Task details
From the entries below, return exactly the lines beginning at the one that contains "IU) | 125% |" and ending at the one that contains "mg | 218% |", both of them included, and only those lines.
---------- Material for this task ----------
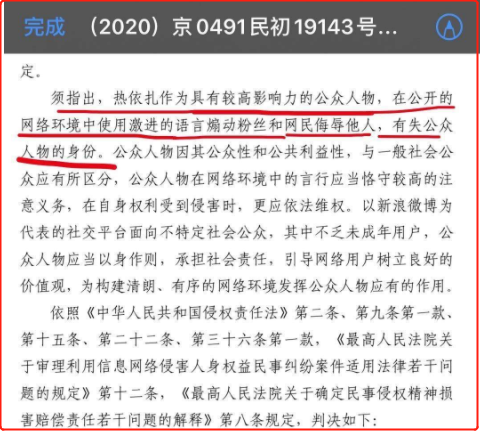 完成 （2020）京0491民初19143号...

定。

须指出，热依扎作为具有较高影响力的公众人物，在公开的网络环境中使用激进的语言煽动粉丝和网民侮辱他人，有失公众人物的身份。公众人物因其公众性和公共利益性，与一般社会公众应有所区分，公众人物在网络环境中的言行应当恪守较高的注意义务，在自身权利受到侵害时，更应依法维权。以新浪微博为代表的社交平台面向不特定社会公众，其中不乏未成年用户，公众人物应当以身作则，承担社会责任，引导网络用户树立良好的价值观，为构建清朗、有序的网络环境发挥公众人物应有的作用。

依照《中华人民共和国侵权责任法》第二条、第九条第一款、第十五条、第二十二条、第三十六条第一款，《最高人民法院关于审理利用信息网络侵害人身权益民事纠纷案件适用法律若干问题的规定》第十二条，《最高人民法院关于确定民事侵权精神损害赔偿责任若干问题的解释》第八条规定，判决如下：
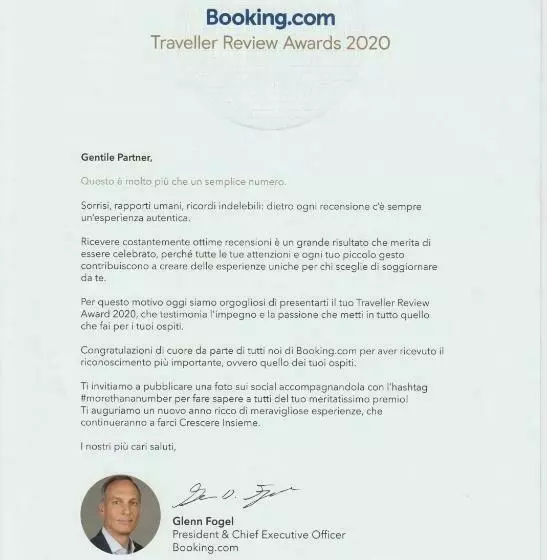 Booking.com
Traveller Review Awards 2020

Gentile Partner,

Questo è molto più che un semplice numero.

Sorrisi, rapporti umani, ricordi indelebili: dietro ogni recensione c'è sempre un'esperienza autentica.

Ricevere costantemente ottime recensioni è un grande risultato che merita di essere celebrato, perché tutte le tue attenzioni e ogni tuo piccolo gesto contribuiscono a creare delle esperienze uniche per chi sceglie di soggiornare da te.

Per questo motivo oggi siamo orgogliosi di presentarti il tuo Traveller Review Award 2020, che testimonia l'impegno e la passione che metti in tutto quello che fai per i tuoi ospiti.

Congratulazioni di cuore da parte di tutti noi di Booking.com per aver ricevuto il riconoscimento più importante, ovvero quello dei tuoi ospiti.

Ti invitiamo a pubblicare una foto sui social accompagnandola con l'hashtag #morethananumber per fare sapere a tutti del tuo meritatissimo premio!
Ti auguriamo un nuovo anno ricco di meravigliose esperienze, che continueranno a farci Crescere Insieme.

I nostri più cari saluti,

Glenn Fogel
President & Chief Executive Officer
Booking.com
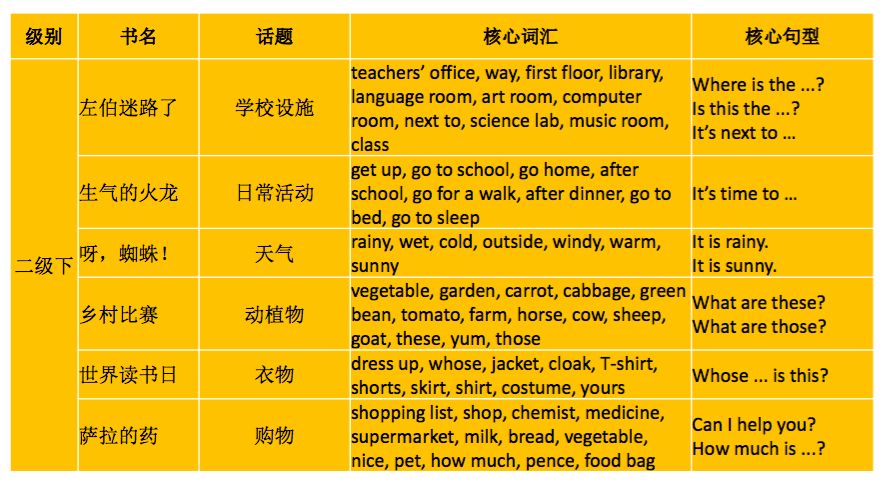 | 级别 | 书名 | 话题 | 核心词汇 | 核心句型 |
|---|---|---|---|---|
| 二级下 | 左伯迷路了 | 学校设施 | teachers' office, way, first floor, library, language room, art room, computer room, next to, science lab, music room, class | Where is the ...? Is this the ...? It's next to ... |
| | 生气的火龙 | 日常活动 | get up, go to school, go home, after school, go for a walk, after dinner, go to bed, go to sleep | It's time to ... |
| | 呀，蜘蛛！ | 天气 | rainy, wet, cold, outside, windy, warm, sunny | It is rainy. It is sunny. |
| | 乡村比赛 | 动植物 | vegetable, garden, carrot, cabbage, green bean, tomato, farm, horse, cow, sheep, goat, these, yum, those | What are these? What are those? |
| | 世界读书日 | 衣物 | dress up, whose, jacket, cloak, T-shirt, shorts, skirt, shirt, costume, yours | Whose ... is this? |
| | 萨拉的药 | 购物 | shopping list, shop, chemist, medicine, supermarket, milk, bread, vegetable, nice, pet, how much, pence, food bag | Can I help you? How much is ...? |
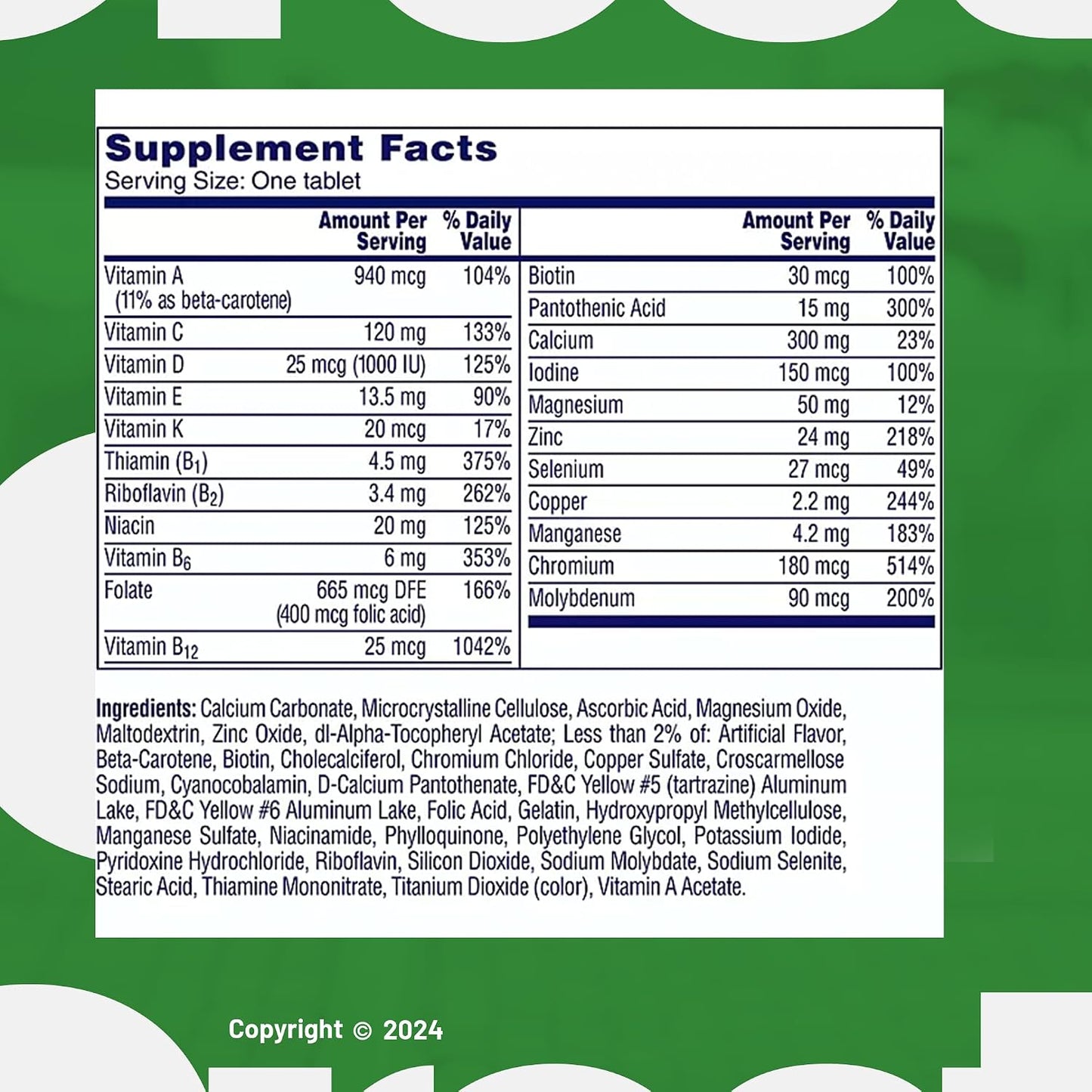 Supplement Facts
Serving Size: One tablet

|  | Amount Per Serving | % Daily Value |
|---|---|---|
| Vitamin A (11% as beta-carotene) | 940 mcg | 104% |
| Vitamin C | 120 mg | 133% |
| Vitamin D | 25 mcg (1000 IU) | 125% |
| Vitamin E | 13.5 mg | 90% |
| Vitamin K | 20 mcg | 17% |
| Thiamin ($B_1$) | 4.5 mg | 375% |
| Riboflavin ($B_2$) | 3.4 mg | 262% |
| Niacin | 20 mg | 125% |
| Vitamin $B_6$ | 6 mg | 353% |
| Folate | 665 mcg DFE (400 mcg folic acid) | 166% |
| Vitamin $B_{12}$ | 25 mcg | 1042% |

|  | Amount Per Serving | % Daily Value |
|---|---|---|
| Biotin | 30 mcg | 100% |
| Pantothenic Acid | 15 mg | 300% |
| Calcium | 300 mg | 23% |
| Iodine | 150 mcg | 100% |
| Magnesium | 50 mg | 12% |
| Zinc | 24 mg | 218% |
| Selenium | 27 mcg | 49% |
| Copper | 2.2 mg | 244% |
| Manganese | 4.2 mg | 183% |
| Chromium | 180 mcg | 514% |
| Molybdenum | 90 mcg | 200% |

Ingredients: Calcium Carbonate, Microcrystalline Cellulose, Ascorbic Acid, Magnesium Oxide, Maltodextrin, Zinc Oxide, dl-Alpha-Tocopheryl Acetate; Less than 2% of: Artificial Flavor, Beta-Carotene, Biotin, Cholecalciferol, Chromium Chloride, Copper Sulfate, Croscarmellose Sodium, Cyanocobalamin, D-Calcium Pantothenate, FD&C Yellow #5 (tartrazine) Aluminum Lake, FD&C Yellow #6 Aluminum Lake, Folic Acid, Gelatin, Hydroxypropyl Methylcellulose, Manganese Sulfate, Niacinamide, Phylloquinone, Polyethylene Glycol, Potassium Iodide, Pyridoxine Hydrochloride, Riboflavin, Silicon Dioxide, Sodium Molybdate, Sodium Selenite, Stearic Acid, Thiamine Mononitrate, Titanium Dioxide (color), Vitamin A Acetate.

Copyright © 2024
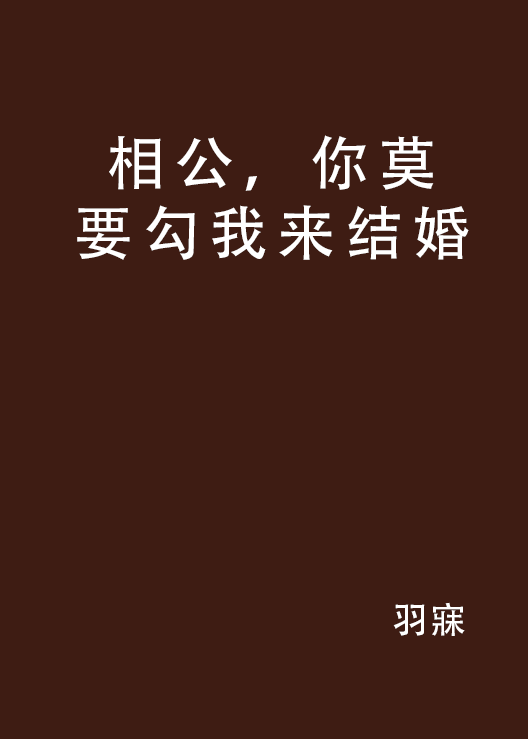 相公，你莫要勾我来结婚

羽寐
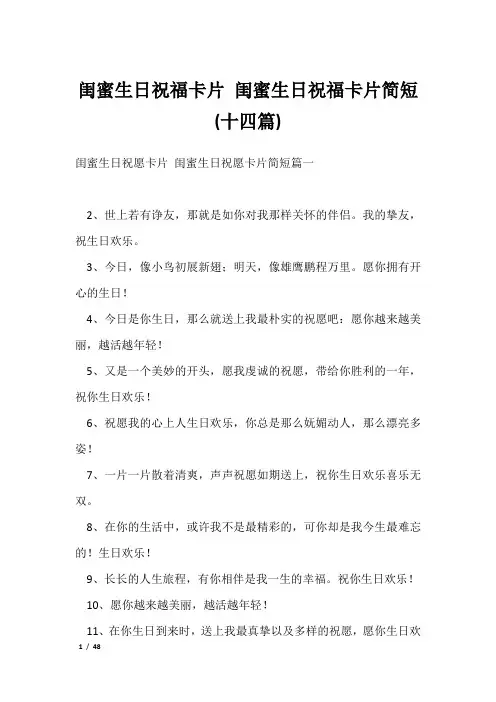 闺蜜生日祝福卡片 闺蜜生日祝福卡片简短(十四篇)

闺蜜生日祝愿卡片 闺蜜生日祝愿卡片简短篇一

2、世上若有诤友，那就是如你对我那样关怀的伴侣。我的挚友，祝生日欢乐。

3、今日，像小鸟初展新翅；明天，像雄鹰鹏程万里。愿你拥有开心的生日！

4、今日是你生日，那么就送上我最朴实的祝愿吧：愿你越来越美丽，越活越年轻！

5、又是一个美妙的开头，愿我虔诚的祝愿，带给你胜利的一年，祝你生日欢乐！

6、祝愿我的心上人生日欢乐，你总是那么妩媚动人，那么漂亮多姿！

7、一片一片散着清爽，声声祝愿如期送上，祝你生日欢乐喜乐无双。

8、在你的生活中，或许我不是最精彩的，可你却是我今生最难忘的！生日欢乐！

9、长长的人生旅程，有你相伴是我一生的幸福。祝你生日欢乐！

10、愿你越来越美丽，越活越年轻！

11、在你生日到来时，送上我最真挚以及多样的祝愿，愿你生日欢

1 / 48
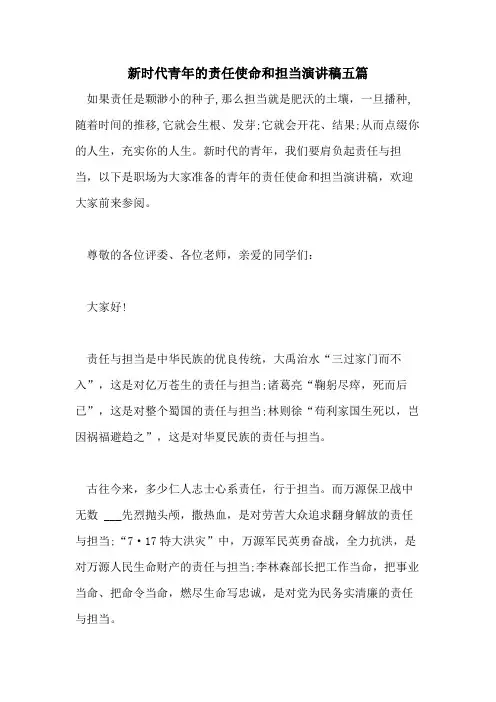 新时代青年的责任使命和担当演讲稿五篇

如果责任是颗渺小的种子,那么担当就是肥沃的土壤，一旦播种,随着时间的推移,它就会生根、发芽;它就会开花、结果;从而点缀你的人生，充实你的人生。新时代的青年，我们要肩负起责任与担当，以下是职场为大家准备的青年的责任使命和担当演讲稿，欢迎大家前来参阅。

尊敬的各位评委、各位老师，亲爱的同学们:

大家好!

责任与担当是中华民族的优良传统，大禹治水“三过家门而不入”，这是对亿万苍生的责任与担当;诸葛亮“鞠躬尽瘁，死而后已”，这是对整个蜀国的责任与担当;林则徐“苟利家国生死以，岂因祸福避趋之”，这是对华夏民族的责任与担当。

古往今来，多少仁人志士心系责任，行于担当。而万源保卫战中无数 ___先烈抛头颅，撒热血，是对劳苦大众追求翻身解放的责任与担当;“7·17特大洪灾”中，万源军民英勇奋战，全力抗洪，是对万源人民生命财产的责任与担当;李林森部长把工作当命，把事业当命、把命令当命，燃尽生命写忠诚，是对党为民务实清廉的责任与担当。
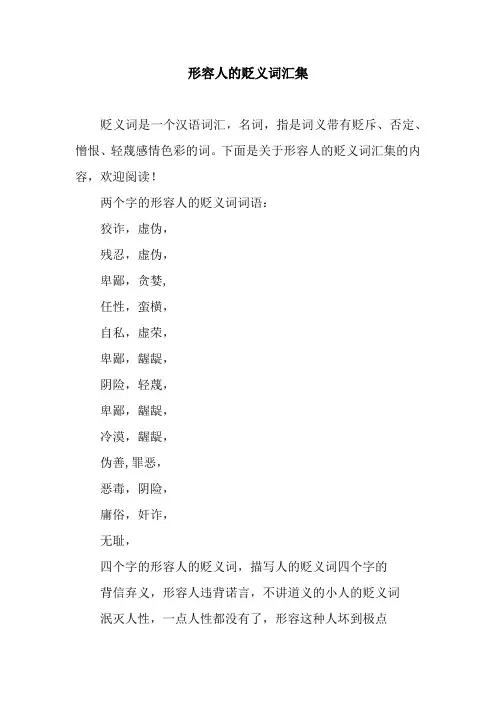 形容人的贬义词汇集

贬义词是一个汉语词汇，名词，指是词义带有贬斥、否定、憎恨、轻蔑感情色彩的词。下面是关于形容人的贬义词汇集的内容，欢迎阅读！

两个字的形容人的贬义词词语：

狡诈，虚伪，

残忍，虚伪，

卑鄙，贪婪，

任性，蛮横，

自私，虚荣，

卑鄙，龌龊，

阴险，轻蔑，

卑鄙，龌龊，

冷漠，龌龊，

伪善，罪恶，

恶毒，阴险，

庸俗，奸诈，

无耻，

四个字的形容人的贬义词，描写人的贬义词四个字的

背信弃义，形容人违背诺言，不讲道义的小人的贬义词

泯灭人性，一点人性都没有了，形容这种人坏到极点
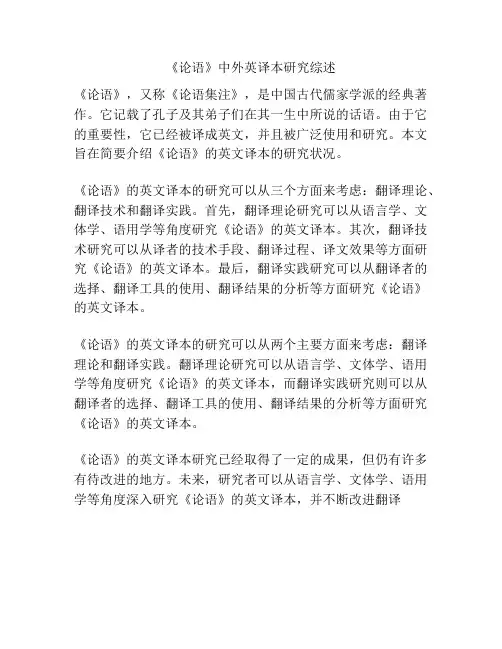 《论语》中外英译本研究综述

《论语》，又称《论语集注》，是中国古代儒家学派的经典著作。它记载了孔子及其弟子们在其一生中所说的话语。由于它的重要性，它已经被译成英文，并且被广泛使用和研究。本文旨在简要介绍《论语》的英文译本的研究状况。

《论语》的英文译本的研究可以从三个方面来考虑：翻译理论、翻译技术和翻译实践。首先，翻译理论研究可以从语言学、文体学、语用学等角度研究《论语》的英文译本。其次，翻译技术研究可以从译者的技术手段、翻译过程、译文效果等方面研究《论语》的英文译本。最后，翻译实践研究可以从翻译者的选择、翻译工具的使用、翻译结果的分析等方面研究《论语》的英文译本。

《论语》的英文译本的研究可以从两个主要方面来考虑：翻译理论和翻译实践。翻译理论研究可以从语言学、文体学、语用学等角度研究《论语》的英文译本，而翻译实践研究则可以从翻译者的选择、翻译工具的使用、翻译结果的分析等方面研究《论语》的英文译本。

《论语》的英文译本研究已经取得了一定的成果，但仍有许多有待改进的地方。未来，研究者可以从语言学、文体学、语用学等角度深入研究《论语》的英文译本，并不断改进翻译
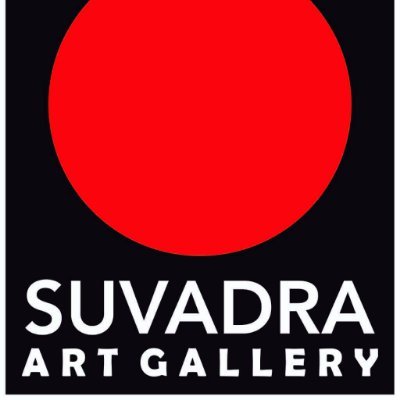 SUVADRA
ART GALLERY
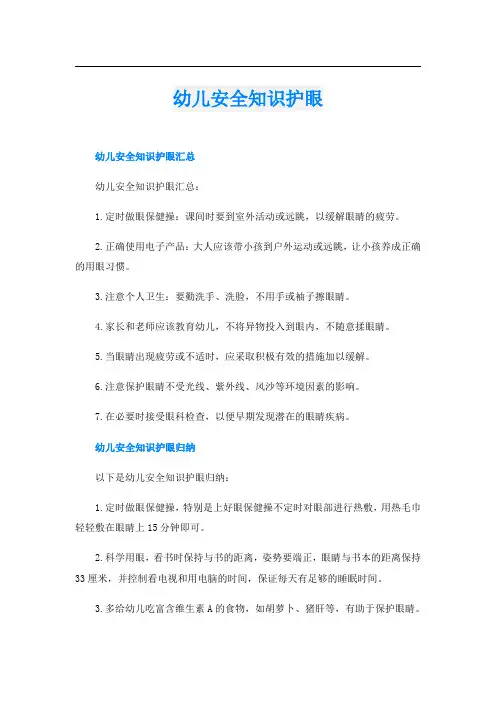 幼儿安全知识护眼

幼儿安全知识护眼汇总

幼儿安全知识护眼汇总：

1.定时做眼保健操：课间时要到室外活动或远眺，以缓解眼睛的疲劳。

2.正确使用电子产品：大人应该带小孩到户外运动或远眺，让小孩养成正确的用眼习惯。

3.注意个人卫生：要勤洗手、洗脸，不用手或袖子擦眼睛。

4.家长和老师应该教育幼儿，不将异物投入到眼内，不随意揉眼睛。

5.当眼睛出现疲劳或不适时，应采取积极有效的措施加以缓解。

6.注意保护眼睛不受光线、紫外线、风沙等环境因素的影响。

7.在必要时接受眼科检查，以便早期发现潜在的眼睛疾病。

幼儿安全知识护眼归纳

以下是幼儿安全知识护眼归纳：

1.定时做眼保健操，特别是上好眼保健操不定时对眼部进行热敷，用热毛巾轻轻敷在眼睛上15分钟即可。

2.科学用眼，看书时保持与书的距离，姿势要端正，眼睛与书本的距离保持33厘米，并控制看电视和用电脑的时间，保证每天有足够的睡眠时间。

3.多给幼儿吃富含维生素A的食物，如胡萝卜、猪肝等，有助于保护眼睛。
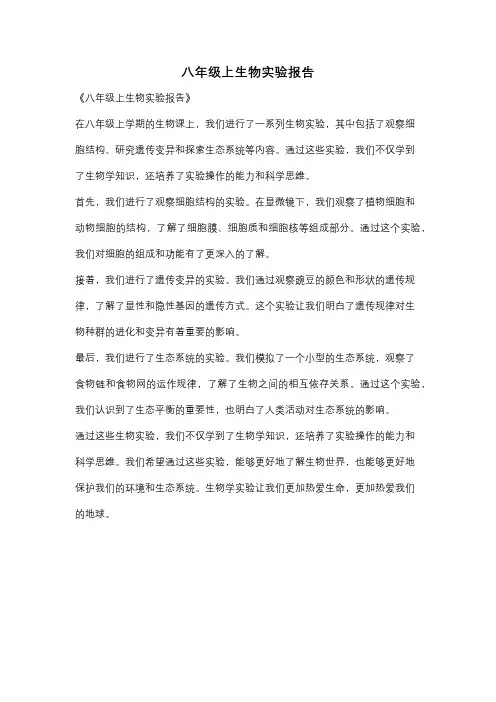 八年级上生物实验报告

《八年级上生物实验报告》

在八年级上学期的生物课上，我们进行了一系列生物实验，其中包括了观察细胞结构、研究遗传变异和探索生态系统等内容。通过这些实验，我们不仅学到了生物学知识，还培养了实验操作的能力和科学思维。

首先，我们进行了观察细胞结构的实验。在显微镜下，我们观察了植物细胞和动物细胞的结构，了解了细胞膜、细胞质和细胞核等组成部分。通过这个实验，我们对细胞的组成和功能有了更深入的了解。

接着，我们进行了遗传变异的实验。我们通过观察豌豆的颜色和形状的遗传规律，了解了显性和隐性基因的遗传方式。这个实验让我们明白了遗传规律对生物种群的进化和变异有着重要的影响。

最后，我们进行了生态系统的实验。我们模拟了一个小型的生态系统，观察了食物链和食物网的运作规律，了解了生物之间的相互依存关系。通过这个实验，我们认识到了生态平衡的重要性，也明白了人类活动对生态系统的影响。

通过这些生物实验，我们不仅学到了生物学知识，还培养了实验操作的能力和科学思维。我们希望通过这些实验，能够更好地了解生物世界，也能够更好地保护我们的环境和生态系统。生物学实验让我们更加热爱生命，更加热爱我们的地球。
----------
Response
| Vitamin D | 25 mcg (1000 IU) | 125% |
| Vitamin E | 13.5 mg | 90% |
| Vitamin K | 20 mcg | 17% |
| Thiamin ($B_1$) | 4.5 mg | 375% |
| Riboflavin ($B_2$) | 3.4 mg | 262% |
| Niacin | 20 mg | 125% |
| Vitamin $B_6$ | 6 mg | 353% |
| Folate | 665 mcg DFE (400 mcg folic acid) | 166% |
| Vitamin $B_{12}$ | 25 mcg | 1042% |

|  | Amount Per Serving | % Daily Value |
|---|---|---|
| Biotin | 30 mcg | 100% |
| Pantothenic Acid | 15 mg | 300% |
| Calcium | 300 mg | 23% |
| Iodine | 150 mcg | 100% |
| Magnesium | 50 mg | 12% |
| Zinc | 24 mg | 218% |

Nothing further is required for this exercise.